Records of scene-based questions.
▽
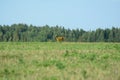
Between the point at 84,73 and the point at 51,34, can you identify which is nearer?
the point at 84,73

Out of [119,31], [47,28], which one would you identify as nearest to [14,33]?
[47,28]

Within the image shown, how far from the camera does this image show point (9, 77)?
12602mm

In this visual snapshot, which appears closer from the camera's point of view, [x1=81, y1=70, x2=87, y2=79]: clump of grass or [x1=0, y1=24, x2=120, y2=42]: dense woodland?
[x1=81, y1=70, x2=87, y2=79]: clump of grass

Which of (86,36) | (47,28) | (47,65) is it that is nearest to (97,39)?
(86,36)

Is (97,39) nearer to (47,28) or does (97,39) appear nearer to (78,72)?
(47,28)

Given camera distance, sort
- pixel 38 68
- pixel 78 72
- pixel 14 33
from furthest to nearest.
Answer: pixel 14 33, pixel 38 68, pixel 78 72

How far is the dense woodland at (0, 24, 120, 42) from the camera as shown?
97625 mm

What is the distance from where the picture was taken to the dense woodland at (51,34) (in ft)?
320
△
Objective. Transcribe all entries above exactly. Drop the pictures.

Correct output.
Between the point at 84,73 and the point at 51,34, can you identify which is nearer?
the point at 84,73

Out of [119,31], [47,28], which one would you identify as nearest to [14,33]?
[47,28]

Within the image shown, how far from the camera does this image show point (9, 77)?
12602mm

In this visual snapshot, which appears closer from the camera's point of view, [x1=81, y1=70, x2=87, y2=79]: clump of grass or [x1=0, y1=24, x2=120, y2=42]: dense woodland?
[x1=81, y1=70, x2=87, y2=79]: clump of grass

Which of (86,36) | (47,28) | (47,65) is it that is nearest to (97,39)?
(86,36)

Is (97,39) nearer to (47,28) or does (97,39) appear nearer to (78,72)?
(47,28)

Given camera distance, sort
- pixel 38 68
- pixel 78 72
- pixel 14 33
from furthest to nearest.
Answer: pixel 14 33, pixel 38 68, pixel 78 72

How far is the dense woodland at (0, 24, 120, 42) from the camera as shown?
97625 mm

What is the distance from where the picture was taken to the dense woodland at (51,34) (in ft)?
320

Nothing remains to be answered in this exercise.